• _Problem details_
According to the piece on reincarnation below, which creatures are the only ones in the universe of Nebadon that experience reincarnation?

===== Extracted text

REINCARNATION PUT INTO PERSPECTIVE
                             Baker Jordan

Many people express a belief in reincarnation.  The Urantia Book explains the reason for
this false concept.  If you are a pure reader of the revelation, you know that we move on
to the mansion worlds.  This alone indicates that we do not return to the planet of our
origin.  I thought you might like to have the following to assist in addressing this issue.

(This paragraph tells us logically the reason reincarnation came into existence.)

P.528 - §2 Although spornagia neither possess nor evolve survival souls, though they
do not have personality, nevertheless, they do evolve an individuality which can
experience reincarnation. When, with the passing of time, the physical bodies of these
unique creatures deteriorate from usage and age, their creators, in collaboration with
the Life Carriers, fabricate new bodies in which the old spornagia re-establish their
residences.

P.528 - §3 Spornagia are the only creatures in all the universe of Nebadon who
experience this or any other sort of reincarnation. They are only reactive to the first five
of the adjutant mind-spirits; they are not responsive to the spirits of worship and wisdom.

==========
===== Raw data

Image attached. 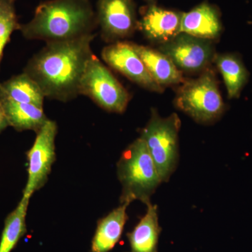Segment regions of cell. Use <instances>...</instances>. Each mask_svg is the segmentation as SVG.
<instances>
[{"mask_svg":"<svg viewBox=\"0 0 252 252\" xmlns=\"http://www.w3.org/2000/svg\"><path fill=\"white\" fill-rule=\"evenodd\" d=\"M94 33L71 40L46 43L28 61L24 72L41 88L45 97L68 102L79 94L80 81L94 55Z\"/></svg>","mask_w":252,"mask_h":252,"instance_id":"cell-1","label":"cell"},{"mask_svg":"<svg viewBox=\"0 0 252 252\" xmlns=\"http://www.w3.org/2000/svg\"><path fill=\"white\" fill-rule=\"evenodd\" d=\"M97 27L90 0H49L36 7L34 17L21 24L19 31L26 39L49 43L92 34Z\"/></svg>","mask_w":252,"mask_h":252,"instance_id":"cell-2","label":"cell"},{"mask_svg":"<svg viewBox=\"0 0 252 252\" xmlns=\"http://www.w3.org/2000/svg\"><path fill=\"white\" fill-rule=\"evenodd\" d=\"M117 176L122 186L121 204L140 200L146 205L162 181L155 164L141 137L122 152L117 162Z\"/></svg>","mask_w":252,"mask_h":252,"instance_id":"cell-3","label":"cell"},{"mask_svg":"<svg viewBox=\"0 0 252 252\" xmlns=\"http://www.w3.org/2000/svg\"><path fill=\"white\" fill-rule=\"evenodd\" d=\"M180 127V119L175 113L162 118L152 109L149 122L140 131L162 182H168L178 164Z\"/></svg>","mask_w":252,"mask_h":252,"instance_id":"cell-4","label":"cell"},{"mask_svg":"<svg viewBox=\"0 0 252 252\" xmlns=\"http://www.w3.org/2000/svg\"><path fill=\"white\" fill-rule=\"evenodd\" d=\"M176 107L200 124L217 121L225 111L215 73L206 69L196 79L186 81L178 89Z\"/></svg>","mask_w":252,"mask_h":252,"instance_id":"cell-5","label":"cell"},{"mask_svg":"<svg viewBox=\"0 0 252 252\" xmlns=\"http://www.w3.org/2000/svg\"><path fill=\"white\" fill-rule=\"evenodd\" d=\"M79 94L90 97L107 112L117 114L125 112L130 98L125 88L94 54L81 77Z\"/></svg>","mask_w":252,"mask_h":252,"instance_id":"cell-6","label":"cell"},{"mask_svg":"<svg viewBox=\"0 0 252 252\" xmlns=\"http://www.w3.org/2000/svg\"><path fill=\"white\" fill-rule=\"evenodd\" d=\"M57 132V124L50 119L36 132L35 141L27 152L28 177L23 196L31 198L34 192L46 185L56 159L55 142Z\"/></svg>","mask_w":252,"mask_h":252,"instance_id":"cell-7","label":"cell"},{"mask_svg":"<svg viewBox=\"0 0 252 252\" xmlns=\"http://www.w3.org/2000/svg\"><path fill=\"white\" fill-rule=\"evenodd\" d=\"M96 16L101 37L110 44L130 37L138 29L133 0H98Z\"/></svg>","mask_w":252,"mask_h":252,"instance_id":"cell-8","label":"cell"},{"mask_svg":"<svg viewBox=\"0 0 252 252\" xmlns=\"http://www.w3.org/2000/svg\"><path fill=\"white\" fill-rule=\"evenodd\" d=\"M159 51L170 58L181 72H203L215 56L212 41L184 32L160 44Z\"/></svg>","mask_w":252,"mask_h":252,"instance_id":"cell-9","label":"cell"},{"mask_svg":"<svg viewBox=\"0 0 252 252\" xmlns=\"http://www.w3.org/2000/svg\"><path fill=\"white\" fill-rule=\"evenodd\" d=\"M102 59L109 66L137 85L154 92L161 93L158 85L132 46V42L120 41L106 46L101 53Z\"/></svg>","mask_w":252,"mask_h":252,"instance_id":"cell-10","label":"cell"},{"mask_svg":"<svg viewBox=\"0 0 252 252\" xmlns=\"http://www.w3.org/2000/svg\"><path fill=\"white\" fill-rule=\"evenodd\" d=\"M182 14L150 4L138 21V29L149 40L164 44L181 33Z\"/></svg>","mask_w":252,"mask_h":252,"instance_id":"cell-11","label":"cell"},{"mask_svg":"<svg viewBox=\"0 0 252 252\" xmlns=\"http://www.w3.org/2000/svg\"><path fill=\"white\" fill-rule=\"evenodd\" d=\"M221 31L218 11L208 3H203L182 14L181 32L213 41L220 36Z\"/></svg>","mask_w":252,"mask_h":252,"instance_id":"cell-12","label":"cell"},{"mask_svg":"<svg viewBox=\"0 0 252 252\" xmlns=\"http://www.w3.org/2000/svg\"><path fill=\"white\" fill-rule=\"evenodd\" d=\"M132 46L142 60L154 81L161 86L175 85L183 81V76L170 58L159 50L132 43Z\"/></svg>","mask_w":252,"mask_h":252,"instance_id":"cell-13","label":"cell"},{"mask_svg":"<svg viewBox=\"0 0 252 252\" xmlns=\"http://www.w3.org/2000/svg\"><path fill=\"white\" fill-rule=\"evenodd\" d=\"M127 207V204H121V206L98 220L91 243V252H109L119 243L128 220L126 213Z\"/></svg>","mask_w":252,"mask_h":252,"instance_id":"cell-14","label":"cell"},{"mask_svg":"<svg viewBox=\"0 0 252 252\" xmlns=\"http://www.w3.org/2000/svg\"><path fill=\"white\" fill-rule=\"evenodd\" d=\"M147 210L135 228L127 233L130 244L127 252H158V244L161 228L158 223V213L157 205L149 203Z\"/></svg>","mask_w":252,"mask_h":252,"instance_id":"cell-15","label":"cell"},{"mask_svg":"<svg viewBox=\"0 0 252 252\" xmlns=\"http://www.w3.org/2000/svg\"><path fill=\"white\" fill-rule=\"evenodd\" d=\"M0 107L9 125L18 131L34 130L36 132L49 120L44 109L33 104L1 98Z\"/></svg>","mask_w":252,"mask_h":252,"instance_id":"cell-16","label":"cell"},{"mask_svg":"<svg viewBox=\"0 0 252 252\" xmlns=\"http://www.w3.org/2000/svg\"><path fill=\"white\" fill-rule=\"evenodd\" d=\"M1 98L12 99L43 108L45 95L36 81L23 72L1 83Z\"/></svg>","mask_w":252,"mask_h":252,"instance_id":"cell-17","label":"cell"},{"mask_svg":"<svg viewBox=\"0 0 252 252\" xmlns=\"http://www.w3.org/2000/svg\"><path fill=\"white\" fill-rule=\"evenodd\" d=\"M214 61L223 77L229 98L238 97L248 81L249 73L235 54L215 55Z\"/></svg>","mask_w":252,"mask_h":252,"instance_id":"cell-18","label":"cell"},{"mask_svg":"<svg viewBox=\"0 0 252 252\" xmlns=\"http://www.w3.org/2000/svg\"><path fill=\"white\" fill-rule=\"evenodd\" d=\"M30 199L23 196L16 209L6 217L0 240V252H11L27 232L26 215Z\"/></svg>","mask_w":252,"mask_h":252,"instance_id":"cell-19","label":"cell"},{"mask_svg":"<svg viewBox=\"0 0 252 252\" xmlns=\"http://www.w3.org/2000/svg\"><path fill=\"white\" fill-rule=\"evenodd\" d=\"M16 0H0V63L3 57L5 46L10 41L11 34L19 31L16 8ZM1 96V83L0 82V97Z\"/></svg>","mask_w":252,"mask_h":252,"instance_id":"cell-20","label":"cell"},{"mask_svg":"<svg viewBox=\"0 0 252 252\" xmlns=\"http://www.w3.org/2000/svg\"><path fill=\"white\" fill-rule=\"evenodd\" d=\"M9 126V123H8L6 116H5L2 109L0 107V132H2Z\"/></svg>","mask_w":252,"mask_h":252,"instance_id":"cell-21","label":"cell"},{"mask_svg":"<svg viewBox=\"0 0 252 252\" xmlns=\"http://www.w3.org/2000/svg\"><path fill=\"white\" fill-rule=\"evenodd\" d=\"M145 1H147V2L149 3V4H154L156 0H145Z\"/></svg>","mask_w":252,"mask_h":252,"instance_id":"cell-22","label":"cell"}]
</instances>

==========

• _Written answer_
Spornagia.